TASK INSTRUCTIONS »
Copy out everything below from the line containing "Which of the" down to the end of the entries, both included, without changing a character.

○ ○ ○ ○ ○ ○ ○

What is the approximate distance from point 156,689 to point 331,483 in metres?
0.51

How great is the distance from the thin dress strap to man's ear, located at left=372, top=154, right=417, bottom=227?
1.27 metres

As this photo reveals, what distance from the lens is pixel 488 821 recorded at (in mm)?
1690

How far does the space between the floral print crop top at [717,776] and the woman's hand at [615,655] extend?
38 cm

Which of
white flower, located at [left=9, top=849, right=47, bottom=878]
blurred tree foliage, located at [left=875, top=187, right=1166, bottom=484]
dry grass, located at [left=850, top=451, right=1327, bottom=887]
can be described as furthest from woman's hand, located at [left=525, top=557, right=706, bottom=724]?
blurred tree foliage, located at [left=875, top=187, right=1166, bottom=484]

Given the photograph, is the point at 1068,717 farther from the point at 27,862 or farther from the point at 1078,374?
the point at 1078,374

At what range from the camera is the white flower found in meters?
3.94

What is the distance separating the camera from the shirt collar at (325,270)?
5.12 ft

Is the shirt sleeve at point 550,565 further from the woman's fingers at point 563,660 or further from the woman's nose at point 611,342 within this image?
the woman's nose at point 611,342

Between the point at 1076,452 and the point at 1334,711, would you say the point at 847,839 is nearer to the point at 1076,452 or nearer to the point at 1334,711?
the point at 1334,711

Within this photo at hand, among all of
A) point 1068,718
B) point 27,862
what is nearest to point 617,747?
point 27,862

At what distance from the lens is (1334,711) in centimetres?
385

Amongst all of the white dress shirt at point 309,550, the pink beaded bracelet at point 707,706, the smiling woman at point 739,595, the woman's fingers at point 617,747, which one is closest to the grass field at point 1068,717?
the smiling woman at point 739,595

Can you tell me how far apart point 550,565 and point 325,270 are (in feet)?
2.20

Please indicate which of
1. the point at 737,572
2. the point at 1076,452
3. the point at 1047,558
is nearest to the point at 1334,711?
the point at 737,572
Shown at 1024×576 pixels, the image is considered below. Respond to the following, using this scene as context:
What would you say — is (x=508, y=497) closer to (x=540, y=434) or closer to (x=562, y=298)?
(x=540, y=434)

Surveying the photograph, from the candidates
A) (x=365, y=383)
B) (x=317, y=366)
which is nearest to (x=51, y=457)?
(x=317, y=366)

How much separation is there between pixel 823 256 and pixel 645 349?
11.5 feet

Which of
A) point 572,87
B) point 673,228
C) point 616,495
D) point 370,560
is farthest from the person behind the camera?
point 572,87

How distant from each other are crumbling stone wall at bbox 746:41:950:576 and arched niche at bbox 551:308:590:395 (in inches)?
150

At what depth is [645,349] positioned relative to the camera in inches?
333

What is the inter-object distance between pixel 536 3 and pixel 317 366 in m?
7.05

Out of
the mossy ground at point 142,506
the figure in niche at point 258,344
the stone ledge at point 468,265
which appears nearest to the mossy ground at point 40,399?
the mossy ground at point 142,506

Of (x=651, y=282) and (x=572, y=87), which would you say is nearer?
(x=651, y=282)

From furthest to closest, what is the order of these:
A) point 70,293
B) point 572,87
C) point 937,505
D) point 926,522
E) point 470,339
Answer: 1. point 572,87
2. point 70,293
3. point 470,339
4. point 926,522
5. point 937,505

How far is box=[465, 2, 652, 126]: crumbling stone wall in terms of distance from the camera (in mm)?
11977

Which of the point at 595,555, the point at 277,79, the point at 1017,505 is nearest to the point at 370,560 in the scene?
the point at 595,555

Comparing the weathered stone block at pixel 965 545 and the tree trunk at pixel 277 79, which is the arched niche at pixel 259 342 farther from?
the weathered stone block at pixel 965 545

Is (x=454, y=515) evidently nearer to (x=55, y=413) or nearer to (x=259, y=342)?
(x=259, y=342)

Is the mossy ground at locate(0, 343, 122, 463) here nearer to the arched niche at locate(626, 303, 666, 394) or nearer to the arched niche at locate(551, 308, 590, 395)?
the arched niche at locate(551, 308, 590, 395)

○ ○ ○ ○ ○ ○ ○

FULL ANSWER »
Which of the point at 595,555, the point at 277,79, the point at 1017,505 is nearest to the point at 370,560 in the scene?
the point at 595,555

Comparing the weathered stone block at pixel 965 545 and the tree trunk at pixel 277 79, which is the arched niche at pixel 259 342 farther from?
the weathered stone block at pixel 965 545

Is (x=454, y=515) evidently nearer to (x=55, y=413) or nearer to (x=259, y=342)?
(x=259, y=342)

Is the mossy ground at locate(0, 343, 122, 463) here nearer to the arched niche at locate(626, 303, 666, 394) or nearer to the arched niche at locate(551, 308, 590, 395)?
the arched niche at locate(551, 308, 590, 395)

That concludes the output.